BMKG memprediksi kondisi cuaca ekstrem berpotensi melanda Jakarta dan sekitarnya hingga akhir Januari 2026. Menyikapi peringatan tersebut, Gubernur DKI Jakarta Pramono Anung langsung mengambil sejumlah langkah antisipatif guna meminimalkan dampak yang ditimbulkan.
Salah satu kebijakan yang kembali diterapkan adalah Work From Home (WFH) dan Pembelajaran Jarak Jauh (PJJ).
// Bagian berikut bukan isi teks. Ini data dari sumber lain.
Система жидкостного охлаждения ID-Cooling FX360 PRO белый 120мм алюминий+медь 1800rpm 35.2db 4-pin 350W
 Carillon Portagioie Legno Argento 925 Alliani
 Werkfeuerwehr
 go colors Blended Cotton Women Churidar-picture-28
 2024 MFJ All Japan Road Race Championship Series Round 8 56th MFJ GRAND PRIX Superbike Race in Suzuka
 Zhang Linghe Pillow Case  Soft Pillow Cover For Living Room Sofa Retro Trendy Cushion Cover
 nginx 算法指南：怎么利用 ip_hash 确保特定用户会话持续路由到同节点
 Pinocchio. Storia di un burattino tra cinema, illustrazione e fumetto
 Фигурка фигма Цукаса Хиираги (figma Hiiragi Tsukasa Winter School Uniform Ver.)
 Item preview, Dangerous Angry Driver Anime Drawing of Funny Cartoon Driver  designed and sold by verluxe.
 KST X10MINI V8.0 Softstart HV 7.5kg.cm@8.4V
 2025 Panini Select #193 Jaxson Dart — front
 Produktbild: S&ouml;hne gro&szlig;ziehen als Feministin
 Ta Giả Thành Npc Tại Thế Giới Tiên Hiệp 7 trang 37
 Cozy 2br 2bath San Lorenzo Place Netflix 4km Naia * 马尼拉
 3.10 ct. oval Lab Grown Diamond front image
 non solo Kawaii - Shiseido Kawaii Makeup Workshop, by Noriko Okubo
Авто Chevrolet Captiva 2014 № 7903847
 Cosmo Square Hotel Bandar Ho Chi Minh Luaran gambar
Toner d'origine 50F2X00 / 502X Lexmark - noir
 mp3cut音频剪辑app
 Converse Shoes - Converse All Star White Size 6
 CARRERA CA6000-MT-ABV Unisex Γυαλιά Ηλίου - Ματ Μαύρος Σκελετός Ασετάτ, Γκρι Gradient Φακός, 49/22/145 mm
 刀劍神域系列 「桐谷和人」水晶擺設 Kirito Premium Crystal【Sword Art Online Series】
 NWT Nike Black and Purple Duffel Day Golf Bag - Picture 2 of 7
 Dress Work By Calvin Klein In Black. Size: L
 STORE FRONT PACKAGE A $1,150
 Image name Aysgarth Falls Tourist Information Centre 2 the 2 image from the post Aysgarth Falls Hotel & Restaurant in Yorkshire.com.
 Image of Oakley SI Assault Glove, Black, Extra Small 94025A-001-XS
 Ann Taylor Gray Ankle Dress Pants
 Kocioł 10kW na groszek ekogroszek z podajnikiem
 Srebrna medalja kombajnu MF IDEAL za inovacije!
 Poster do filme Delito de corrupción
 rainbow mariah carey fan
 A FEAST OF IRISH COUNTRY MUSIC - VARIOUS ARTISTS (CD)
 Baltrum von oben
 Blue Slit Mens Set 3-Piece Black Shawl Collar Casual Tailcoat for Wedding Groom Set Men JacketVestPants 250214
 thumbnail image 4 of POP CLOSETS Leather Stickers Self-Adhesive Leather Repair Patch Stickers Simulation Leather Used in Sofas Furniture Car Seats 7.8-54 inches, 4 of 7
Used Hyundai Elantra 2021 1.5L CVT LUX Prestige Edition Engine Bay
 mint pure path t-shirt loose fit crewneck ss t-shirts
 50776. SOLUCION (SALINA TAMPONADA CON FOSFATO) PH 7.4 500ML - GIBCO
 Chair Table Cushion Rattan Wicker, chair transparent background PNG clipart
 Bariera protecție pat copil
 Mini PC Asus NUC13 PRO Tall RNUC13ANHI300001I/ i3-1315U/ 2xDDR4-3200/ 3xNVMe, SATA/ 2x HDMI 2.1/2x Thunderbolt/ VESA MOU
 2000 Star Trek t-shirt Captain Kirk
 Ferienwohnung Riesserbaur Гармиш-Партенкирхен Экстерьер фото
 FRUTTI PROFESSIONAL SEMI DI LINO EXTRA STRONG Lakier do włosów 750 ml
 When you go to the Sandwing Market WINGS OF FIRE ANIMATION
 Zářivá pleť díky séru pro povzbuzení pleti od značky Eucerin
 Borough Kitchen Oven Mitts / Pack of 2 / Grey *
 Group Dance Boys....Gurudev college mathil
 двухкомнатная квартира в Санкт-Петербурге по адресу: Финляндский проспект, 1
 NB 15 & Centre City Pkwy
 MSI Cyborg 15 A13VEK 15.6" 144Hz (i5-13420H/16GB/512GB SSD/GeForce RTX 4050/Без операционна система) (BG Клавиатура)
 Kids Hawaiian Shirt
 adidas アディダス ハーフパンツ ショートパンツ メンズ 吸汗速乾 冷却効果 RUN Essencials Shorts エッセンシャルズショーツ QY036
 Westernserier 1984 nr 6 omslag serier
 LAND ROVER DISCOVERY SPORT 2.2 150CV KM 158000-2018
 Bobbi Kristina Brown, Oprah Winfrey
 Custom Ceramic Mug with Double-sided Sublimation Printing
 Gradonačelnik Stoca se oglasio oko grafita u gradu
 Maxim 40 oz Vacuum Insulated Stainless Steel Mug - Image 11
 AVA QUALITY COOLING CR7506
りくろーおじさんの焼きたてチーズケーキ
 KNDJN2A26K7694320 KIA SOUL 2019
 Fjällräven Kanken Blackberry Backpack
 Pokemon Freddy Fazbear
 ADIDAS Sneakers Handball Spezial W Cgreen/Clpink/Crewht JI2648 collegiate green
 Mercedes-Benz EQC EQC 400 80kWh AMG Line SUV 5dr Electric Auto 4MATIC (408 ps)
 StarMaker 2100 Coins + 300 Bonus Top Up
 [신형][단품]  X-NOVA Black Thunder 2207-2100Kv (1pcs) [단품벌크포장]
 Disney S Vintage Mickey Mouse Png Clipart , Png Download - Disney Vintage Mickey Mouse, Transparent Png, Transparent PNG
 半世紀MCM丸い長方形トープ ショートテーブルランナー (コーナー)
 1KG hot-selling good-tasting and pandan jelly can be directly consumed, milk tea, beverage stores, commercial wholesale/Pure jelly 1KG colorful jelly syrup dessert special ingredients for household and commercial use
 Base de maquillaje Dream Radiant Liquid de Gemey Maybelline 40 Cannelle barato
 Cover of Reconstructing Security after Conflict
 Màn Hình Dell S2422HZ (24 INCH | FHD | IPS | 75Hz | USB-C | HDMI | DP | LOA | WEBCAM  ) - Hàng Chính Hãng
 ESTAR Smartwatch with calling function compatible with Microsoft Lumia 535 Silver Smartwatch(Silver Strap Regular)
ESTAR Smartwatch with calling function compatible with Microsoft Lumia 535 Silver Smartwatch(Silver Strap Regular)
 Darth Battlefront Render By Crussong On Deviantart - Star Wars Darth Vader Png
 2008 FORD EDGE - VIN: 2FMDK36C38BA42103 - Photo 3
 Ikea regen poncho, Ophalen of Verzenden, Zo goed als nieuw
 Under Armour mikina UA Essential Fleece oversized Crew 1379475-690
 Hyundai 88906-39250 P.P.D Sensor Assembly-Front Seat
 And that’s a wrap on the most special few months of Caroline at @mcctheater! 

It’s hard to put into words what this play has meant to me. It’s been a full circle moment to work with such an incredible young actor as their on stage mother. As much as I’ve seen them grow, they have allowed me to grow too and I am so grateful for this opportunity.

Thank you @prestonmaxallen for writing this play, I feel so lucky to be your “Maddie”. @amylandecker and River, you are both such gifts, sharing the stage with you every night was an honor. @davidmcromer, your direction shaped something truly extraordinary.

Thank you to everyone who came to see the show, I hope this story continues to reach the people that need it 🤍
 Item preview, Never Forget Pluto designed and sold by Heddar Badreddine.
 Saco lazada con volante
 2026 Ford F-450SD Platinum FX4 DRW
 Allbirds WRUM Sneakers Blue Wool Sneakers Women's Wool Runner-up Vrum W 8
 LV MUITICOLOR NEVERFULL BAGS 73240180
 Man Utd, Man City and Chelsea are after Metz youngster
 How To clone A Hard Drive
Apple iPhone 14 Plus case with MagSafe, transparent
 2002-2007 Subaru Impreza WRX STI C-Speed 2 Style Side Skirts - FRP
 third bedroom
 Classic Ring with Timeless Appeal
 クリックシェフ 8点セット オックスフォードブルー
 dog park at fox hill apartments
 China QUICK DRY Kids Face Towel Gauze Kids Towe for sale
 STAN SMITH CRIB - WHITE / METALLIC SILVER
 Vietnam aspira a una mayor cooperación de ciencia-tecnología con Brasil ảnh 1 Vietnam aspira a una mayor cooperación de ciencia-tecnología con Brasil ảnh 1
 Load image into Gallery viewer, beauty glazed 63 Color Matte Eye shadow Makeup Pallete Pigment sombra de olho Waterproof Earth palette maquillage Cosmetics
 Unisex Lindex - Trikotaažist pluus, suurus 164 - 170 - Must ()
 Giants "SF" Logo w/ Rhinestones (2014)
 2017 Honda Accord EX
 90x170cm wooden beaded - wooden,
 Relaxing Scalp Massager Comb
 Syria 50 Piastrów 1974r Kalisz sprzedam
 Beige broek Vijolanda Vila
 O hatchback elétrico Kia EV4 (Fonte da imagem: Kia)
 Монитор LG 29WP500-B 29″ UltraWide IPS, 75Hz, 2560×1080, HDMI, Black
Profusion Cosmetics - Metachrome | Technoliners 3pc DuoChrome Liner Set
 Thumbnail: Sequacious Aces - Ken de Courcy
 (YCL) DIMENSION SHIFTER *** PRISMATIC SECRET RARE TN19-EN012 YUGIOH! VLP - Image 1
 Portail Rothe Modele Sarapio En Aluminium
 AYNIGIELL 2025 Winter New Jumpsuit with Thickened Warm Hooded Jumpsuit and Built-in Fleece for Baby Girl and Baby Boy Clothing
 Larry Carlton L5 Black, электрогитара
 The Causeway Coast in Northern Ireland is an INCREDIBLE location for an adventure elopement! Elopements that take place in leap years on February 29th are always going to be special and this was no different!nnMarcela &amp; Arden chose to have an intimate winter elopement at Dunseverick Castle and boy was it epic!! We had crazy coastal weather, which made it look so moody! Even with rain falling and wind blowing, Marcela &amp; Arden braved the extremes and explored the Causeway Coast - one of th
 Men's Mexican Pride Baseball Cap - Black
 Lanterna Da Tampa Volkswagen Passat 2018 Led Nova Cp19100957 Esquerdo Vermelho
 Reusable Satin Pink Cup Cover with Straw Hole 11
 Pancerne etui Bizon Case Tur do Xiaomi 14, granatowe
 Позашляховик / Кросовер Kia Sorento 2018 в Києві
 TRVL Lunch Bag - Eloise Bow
Kebijakan ini berlaku bagi aparatur sipil negara (ASN), pekerja swasta, serta peserta didik di sekolah negeri maupun swasta.
WFH dan PJJ diberlakukan mulai 23 hingga 28 Januari 2026 dengan tujuan mengurangi mobilitas warga serta menekan risiko akibat cuaca ekstrem, termasuk potensi banjir dan genangan.
Selain itu, Pemerintah Provinsi DKI Jakarta juga memperpanjang Operasi Modifikasi Cuaca (OMC) hingga 27 Januari 2026. Langkah ini dilakukan untuk menekan intensitas curah hujan yang berpotensi memicu banjir di sejumlah wilayah ibu kota.
Berdasarkan data pemantauan terkini pada Sabtu, 24 Januari 2026, tercatat sebanyak 125 RT dan 16 ruas jalan di Jakarta terdampak genangan akibat luapan air.
Petugas gabungan dari berbagai instansi terus disiagakan untuk melakukan penanganan genangan, termasuk pengoperasian pompa air serta normalisasi saluran di titik-titik rawan banjir.
Gubernur Pramono Anung menegaskan bahwa Pemerintah Provinsi DKI Jakarta bersikap terbuka terhadap kritik dan masukan dari masyarakat. Menurutnya, evaluasi dan koreksi sangat dibutuhkan demi meningkatkan efektivitas penanganan banjir ke depan.
Pemprov DKI juga mengimbau masyarakat untuk tetap waspada, membatasi aktivitas di luar ruangan jika tidak mendesak, serta terus memantau informasi cuaca terkini melalui kanal resmi BMKG dan pemerintah daerah.